== INPUT DATA ==
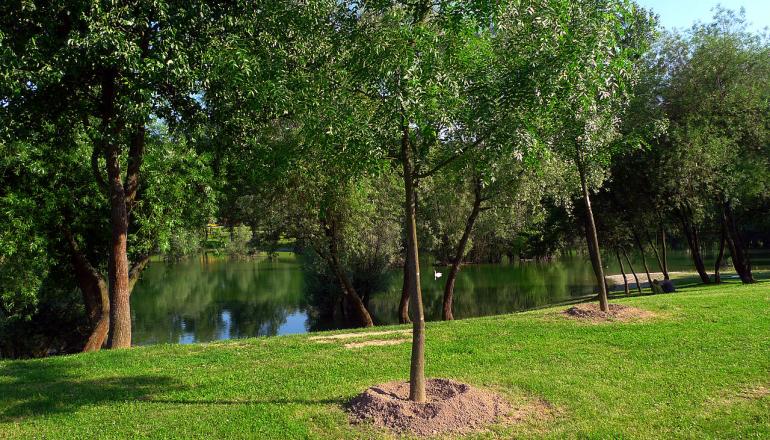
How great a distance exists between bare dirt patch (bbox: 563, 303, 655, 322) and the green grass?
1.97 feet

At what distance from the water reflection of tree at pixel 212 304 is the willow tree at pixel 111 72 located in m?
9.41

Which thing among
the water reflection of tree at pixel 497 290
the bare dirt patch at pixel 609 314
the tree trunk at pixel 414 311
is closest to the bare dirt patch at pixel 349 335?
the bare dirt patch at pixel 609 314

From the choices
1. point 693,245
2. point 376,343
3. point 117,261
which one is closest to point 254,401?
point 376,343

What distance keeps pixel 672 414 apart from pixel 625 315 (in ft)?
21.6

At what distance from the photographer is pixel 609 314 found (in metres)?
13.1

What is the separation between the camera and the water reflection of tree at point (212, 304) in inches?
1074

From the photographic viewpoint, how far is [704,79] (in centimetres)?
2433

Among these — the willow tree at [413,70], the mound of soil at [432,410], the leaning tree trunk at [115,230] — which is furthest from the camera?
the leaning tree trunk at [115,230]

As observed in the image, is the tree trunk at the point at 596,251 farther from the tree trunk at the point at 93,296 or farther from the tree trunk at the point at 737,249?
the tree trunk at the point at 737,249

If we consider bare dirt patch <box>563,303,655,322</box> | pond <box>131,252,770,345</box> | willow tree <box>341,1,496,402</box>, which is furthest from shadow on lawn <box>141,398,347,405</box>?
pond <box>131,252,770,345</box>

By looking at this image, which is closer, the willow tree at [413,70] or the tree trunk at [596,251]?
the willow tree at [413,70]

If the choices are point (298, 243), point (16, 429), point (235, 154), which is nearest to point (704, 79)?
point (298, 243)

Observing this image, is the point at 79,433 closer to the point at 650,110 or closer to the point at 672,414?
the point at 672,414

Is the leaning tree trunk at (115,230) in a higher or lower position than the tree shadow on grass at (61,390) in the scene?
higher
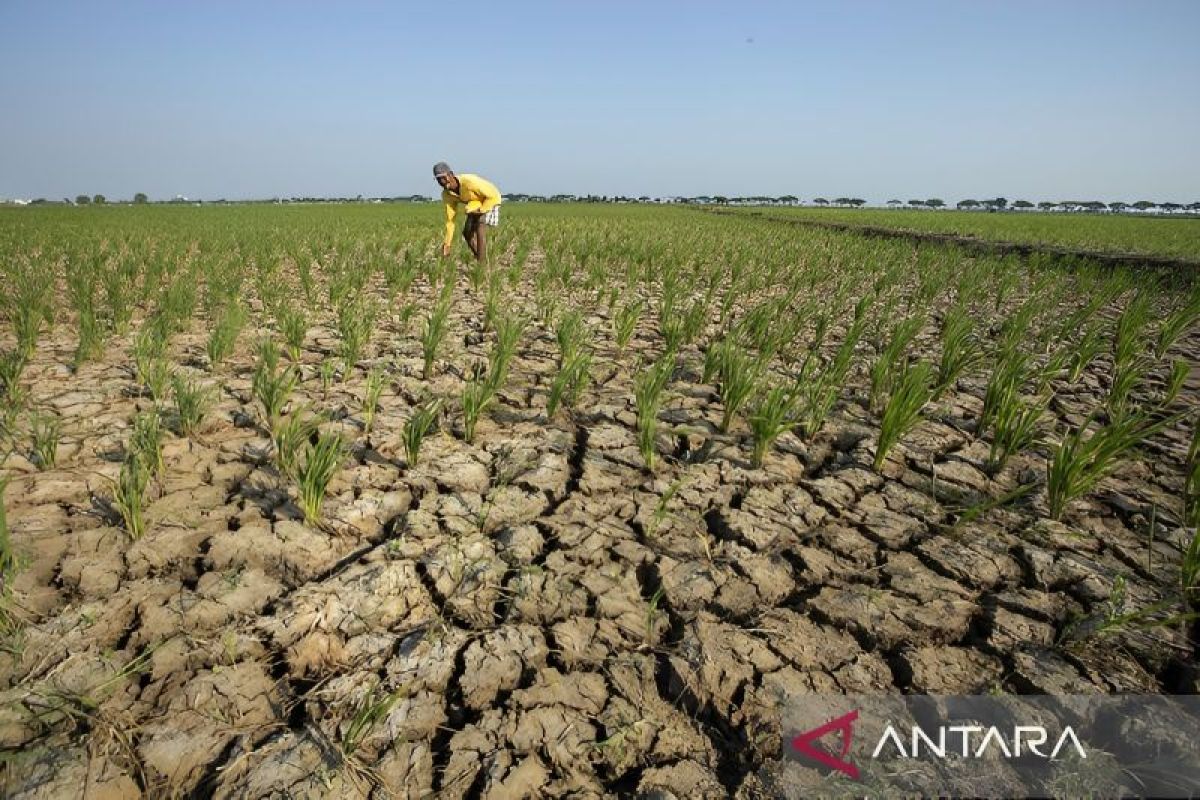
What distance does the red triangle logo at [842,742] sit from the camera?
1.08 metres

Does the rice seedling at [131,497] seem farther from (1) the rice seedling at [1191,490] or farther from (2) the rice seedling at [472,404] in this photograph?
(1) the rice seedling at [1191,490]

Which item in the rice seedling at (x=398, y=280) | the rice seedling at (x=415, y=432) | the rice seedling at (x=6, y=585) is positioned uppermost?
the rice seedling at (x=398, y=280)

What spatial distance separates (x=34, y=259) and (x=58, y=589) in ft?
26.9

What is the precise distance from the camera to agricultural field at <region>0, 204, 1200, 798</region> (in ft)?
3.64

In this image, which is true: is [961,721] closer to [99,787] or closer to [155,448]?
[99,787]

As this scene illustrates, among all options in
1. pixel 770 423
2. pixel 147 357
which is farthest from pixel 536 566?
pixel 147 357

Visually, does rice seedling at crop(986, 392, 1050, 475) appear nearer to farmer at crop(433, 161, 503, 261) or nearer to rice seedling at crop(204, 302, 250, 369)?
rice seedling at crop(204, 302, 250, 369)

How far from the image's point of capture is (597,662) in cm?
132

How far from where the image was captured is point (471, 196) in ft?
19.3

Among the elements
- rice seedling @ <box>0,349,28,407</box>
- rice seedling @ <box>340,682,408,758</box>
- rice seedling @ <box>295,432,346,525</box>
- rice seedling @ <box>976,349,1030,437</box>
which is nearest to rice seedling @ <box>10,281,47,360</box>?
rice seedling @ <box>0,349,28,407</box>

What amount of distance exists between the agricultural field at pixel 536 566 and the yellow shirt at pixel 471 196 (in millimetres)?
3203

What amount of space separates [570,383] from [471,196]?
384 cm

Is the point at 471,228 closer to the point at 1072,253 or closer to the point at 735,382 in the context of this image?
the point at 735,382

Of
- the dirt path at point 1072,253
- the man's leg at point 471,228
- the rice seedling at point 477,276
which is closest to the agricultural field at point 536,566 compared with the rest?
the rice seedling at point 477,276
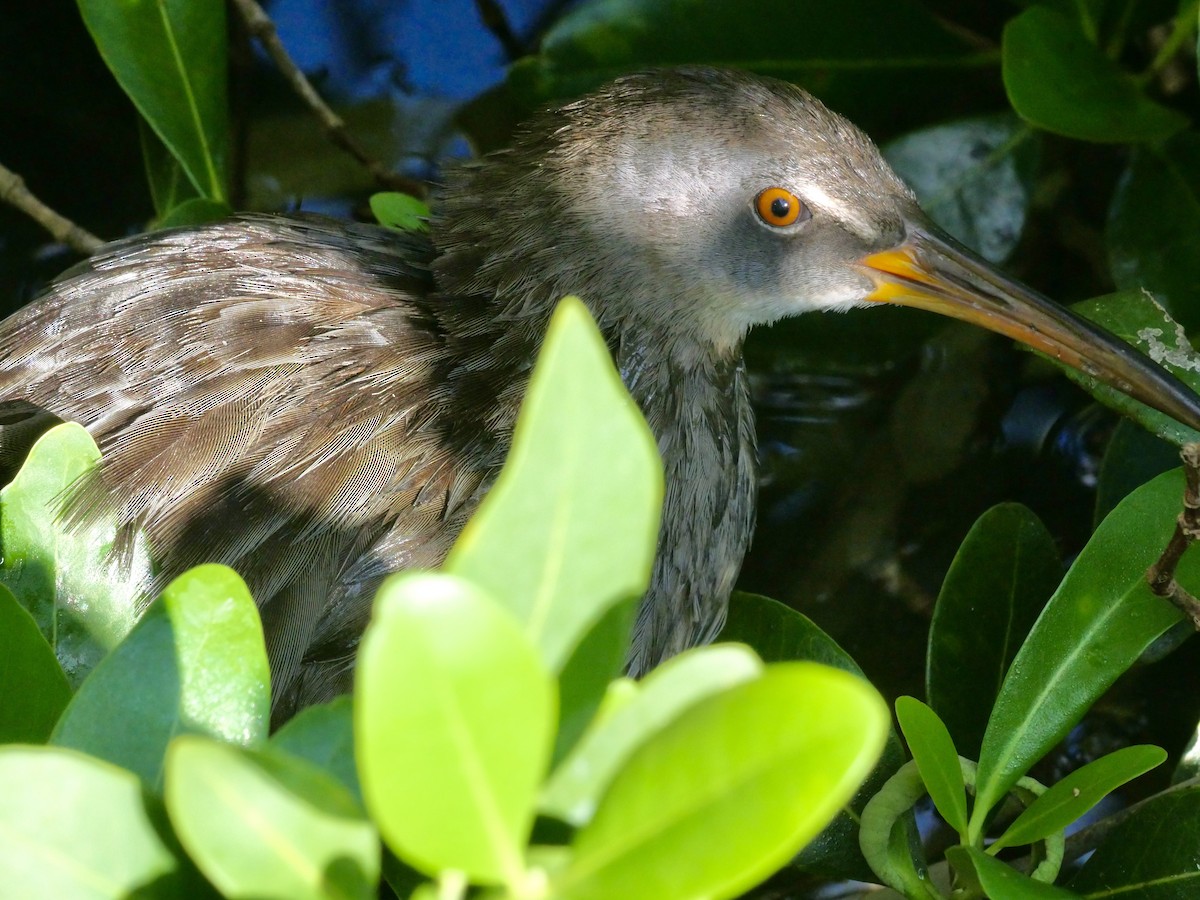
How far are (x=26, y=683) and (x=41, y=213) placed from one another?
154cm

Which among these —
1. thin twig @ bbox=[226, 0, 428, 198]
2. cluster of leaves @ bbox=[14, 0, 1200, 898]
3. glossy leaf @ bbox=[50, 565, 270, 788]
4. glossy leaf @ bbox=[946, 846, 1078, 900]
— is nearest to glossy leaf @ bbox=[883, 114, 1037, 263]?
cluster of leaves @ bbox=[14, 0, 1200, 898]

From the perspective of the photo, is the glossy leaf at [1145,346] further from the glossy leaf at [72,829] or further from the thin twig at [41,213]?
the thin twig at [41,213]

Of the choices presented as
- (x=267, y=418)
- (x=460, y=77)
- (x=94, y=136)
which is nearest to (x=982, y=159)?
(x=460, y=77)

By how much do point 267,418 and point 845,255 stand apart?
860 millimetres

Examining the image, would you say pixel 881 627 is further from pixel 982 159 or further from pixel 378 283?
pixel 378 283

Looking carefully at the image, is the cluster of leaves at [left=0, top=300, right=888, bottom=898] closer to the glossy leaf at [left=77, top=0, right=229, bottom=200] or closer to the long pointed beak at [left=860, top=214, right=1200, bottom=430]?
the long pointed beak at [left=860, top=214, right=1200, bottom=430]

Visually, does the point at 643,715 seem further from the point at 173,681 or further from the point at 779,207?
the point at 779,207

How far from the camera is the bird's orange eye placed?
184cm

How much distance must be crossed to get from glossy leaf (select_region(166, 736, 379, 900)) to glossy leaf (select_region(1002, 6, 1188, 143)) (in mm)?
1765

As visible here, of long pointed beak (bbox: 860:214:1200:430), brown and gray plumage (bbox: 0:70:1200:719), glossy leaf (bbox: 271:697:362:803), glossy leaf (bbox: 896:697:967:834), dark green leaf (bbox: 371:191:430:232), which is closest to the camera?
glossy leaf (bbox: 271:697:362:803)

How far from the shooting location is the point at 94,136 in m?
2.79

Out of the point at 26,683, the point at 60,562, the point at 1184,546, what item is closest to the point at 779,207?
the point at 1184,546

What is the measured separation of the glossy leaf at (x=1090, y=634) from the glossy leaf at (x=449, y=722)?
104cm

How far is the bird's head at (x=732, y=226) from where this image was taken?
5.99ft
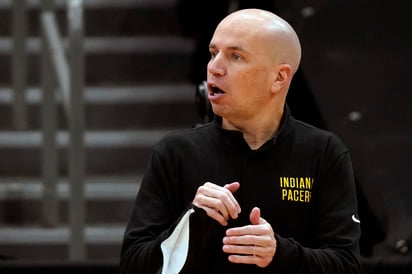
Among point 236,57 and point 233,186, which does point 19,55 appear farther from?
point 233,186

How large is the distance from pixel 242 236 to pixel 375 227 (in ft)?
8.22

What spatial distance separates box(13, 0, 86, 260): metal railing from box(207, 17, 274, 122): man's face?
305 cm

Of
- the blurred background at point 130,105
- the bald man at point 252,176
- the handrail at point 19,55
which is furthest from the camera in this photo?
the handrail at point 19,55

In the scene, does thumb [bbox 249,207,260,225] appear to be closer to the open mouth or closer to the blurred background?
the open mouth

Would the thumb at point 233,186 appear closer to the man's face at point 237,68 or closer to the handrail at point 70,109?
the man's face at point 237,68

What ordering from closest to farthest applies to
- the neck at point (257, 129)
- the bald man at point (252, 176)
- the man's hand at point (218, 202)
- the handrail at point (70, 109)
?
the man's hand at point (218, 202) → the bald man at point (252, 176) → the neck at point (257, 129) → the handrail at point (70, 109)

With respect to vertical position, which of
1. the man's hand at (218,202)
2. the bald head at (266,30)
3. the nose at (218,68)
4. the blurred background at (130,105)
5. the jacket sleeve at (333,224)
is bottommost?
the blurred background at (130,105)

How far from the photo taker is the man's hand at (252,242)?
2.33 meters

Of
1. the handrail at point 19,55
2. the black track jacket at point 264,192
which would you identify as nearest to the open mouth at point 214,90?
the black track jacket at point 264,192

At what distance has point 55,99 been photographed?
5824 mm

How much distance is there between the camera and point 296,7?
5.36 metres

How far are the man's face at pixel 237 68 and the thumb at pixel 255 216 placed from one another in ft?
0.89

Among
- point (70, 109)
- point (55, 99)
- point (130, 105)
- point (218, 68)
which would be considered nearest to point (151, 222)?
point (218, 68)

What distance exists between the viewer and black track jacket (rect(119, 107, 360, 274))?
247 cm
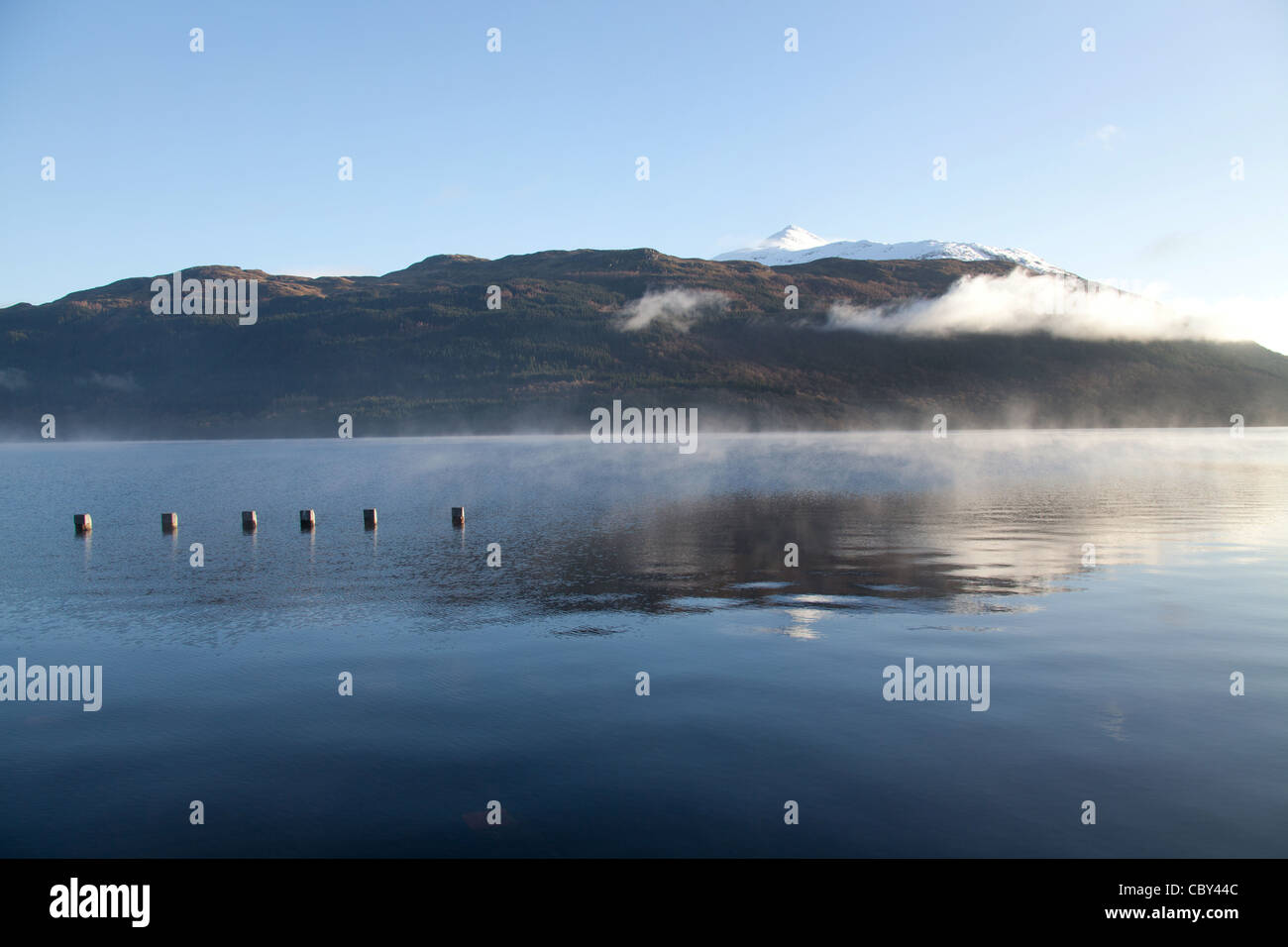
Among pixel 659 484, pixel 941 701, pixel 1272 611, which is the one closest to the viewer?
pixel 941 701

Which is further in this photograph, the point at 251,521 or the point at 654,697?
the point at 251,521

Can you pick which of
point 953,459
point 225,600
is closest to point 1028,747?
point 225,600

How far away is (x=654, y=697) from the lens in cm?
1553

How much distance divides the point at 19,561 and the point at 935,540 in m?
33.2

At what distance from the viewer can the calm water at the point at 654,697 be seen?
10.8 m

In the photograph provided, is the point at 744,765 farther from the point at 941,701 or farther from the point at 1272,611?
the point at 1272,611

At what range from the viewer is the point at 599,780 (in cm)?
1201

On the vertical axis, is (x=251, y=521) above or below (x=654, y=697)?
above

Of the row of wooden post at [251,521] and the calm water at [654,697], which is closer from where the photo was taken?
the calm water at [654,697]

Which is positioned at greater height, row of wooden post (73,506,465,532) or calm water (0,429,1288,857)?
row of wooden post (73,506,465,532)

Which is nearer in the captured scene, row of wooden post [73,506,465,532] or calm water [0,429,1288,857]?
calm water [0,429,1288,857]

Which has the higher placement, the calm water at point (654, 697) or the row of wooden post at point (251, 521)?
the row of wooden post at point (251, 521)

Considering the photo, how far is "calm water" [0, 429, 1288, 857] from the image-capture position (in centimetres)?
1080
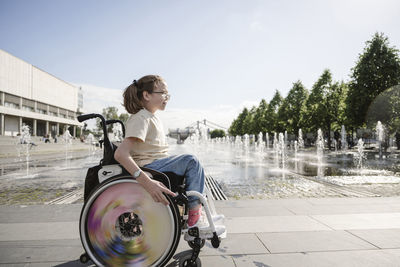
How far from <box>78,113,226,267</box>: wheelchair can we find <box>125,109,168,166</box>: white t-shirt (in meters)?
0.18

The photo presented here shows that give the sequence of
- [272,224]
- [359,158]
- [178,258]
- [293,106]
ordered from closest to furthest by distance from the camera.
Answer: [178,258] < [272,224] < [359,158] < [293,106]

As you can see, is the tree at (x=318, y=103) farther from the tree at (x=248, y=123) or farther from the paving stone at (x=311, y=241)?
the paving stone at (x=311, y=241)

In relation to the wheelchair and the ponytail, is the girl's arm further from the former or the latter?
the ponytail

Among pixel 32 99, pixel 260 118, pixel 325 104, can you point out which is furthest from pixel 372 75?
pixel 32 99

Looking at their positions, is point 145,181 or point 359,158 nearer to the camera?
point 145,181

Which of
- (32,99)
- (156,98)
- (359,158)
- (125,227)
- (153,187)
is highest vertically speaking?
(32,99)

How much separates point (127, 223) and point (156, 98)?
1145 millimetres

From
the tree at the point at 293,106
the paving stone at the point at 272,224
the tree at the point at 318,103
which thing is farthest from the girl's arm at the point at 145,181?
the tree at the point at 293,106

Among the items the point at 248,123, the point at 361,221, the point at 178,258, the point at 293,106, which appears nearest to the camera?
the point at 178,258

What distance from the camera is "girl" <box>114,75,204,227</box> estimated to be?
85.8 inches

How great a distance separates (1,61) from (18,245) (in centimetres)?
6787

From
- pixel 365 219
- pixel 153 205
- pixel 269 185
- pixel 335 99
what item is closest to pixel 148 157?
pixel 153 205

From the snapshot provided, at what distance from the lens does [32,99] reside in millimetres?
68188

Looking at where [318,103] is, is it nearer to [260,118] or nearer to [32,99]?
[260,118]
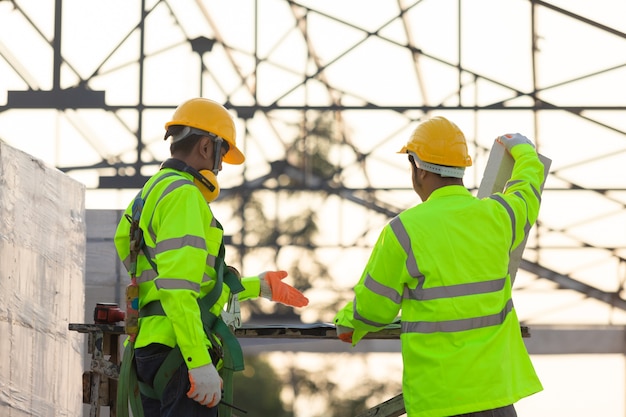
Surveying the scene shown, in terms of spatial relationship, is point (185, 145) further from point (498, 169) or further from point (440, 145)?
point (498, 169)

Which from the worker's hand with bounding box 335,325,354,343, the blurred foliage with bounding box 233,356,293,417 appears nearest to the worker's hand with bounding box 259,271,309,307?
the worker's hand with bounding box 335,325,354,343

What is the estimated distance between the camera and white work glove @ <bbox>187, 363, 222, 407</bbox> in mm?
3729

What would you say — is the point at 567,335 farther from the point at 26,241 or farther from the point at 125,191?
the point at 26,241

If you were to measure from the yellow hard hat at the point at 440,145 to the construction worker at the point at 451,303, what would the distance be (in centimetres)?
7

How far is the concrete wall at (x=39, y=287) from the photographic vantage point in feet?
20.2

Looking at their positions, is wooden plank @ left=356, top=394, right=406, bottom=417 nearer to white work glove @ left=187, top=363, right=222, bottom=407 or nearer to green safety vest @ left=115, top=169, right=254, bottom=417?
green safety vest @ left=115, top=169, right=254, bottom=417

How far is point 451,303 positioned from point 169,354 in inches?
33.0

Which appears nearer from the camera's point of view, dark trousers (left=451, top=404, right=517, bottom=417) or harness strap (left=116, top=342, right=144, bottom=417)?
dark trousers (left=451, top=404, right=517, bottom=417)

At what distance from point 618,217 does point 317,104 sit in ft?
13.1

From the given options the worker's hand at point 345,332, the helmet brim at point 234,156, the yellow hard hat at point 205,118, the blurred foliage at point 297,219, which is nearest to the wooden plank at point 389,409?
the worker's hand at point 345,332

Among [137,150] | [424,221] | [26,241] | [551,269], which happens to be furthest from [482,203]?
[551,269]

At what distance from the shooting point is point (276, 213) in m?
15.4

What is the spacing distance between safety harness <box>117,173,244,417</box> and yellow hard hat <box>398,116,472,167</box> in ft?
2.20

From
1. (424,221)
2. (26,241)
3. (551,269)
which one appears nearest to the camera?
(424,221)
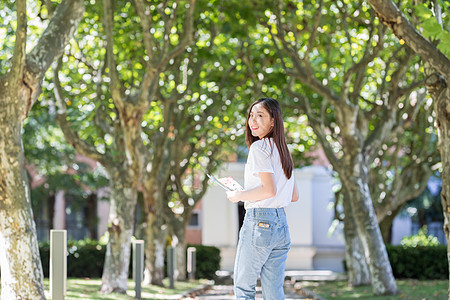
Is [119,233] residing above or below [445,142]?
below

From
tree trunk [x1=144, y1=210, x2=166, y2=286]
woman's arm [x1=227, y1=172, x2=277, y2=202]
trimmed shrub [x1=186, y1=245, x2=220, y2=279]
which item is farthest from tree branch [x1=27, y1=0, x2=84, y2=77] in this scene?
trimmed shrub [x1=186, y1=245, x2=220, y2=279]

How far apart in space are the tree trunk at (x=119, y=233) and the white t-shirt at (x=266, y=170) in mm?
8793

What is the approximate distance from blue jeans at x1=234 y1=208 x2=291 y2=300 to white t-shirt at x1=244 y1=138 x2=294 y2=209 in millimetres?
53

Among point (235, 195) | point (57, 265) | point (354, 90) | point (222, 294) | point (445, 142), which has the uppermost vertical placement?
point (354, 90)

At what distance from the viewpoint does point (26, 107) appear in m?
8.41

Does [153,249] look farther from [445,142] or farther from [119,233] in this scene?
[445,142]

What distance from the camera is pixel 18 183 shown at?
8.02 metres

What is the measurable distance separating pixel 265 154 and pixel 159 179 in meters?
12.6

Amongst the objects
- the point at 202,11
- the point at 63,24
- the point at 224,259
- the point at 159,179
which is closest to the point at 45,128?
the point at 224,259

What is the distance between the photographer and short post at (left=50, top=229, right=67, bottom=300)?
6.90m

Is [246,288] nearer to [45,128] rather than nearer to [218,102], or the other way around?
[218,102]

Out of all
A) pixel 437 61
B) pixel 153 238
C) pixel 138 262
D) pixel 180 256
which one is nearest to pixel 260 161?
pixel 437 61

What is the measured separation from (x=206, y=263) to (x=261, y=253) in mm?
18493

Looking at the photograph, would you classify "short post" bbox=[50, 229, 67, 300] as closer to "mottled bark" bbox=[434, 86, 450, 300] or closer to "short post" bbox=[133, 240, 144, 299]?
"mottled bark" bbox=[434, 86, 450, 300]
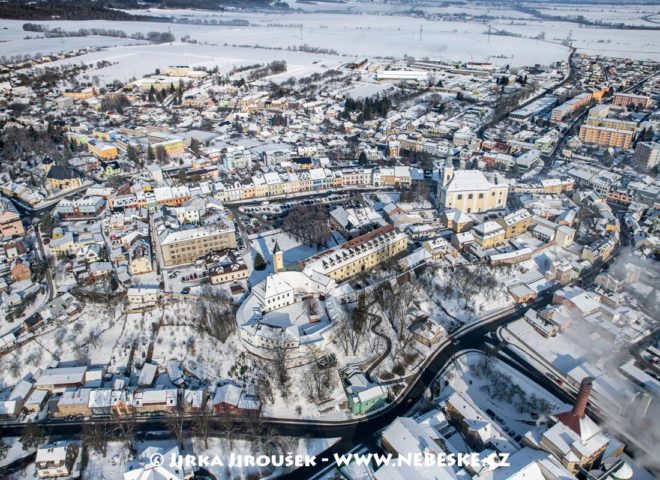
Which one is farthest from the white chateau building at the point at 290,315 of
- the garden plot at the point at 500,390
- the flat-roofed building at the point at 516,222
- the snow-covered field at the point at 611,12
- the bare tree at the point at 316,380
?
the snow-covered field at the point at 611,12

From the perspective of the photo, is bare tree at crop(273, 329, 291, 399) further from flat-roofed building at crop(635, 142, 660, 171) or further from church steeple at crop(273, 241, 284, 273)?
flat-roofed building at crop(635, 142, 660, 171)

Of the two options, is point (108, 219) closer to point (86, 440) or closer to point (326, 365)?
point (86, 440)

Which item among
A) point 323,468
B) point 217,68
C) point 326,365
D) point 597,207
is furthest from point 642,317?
===
### WRITTEN PROBLEM
Reproduce exactly, without any picture, the lines from the one bearing "What is the measurable" to the last line of the records above.

### WRITTEN RESPONSE
What is the measurable distance separating pixel 265 154 and pixel 159 179 in meters?
12.6

Amongst the objects
- the point at 202,11
- the point at 63,24
- the point at 224,259
- the point at 159,179
which is closest to the point at 45,128?
the point at 224,259

What is the distance between the photographer and short post at (left=50, top=229, right=67, bottom=300)?
6.90m

Is [246,288] nearer to [45,128] rather than nearer to [218,102], or the other way around?
[218,102]

Out of all
A) pixel 437 61
B) pixel 153 238
C) pixel 138 262
D) pixel 180 256
which one is nearest to pixel 260 161?
pixel 437 61

What is the measured separation from (x=206, y=263) to (x=261, y=253) in mm?
18493

Looking at the photograph, would you classify "short post" bbox=[50, 229, 67, 300] as closer to "mottled bark" bbox=[434, 86, 450, 300] or closer to "short post" bbox=[133, 240, 144, 299]?
"mottled bark" bbox=[434, 86, 450, 300]
Which one is farthest from the white chateau building at the point at 290,315 of
- the garden plot at the point at 500,390
- the flat-roofed building at the point at 516,222
- the snow-covered field at the point at 611,12
- the bare tree at the point at 316,380
?
the snow-covered field at the point at 611,12

From the perspective of the photo, is bare tree at crop(273, 329, 291, 399) further from flat-roofed building at crop(635, 142, 660, 171) or further from church steeple at crop(273, 241, 284, 273)?
flat-roofed building at crop(635, 142, 660, 171)

Of the two options, is point (108, 219) closer to point (86, 440) or closer to point (326, 365)?
point (86, 440)

Which item among
A) point 323,468
B) point 217,68
C) point 326,365
D) point 597,207
is furthest from point 642,317?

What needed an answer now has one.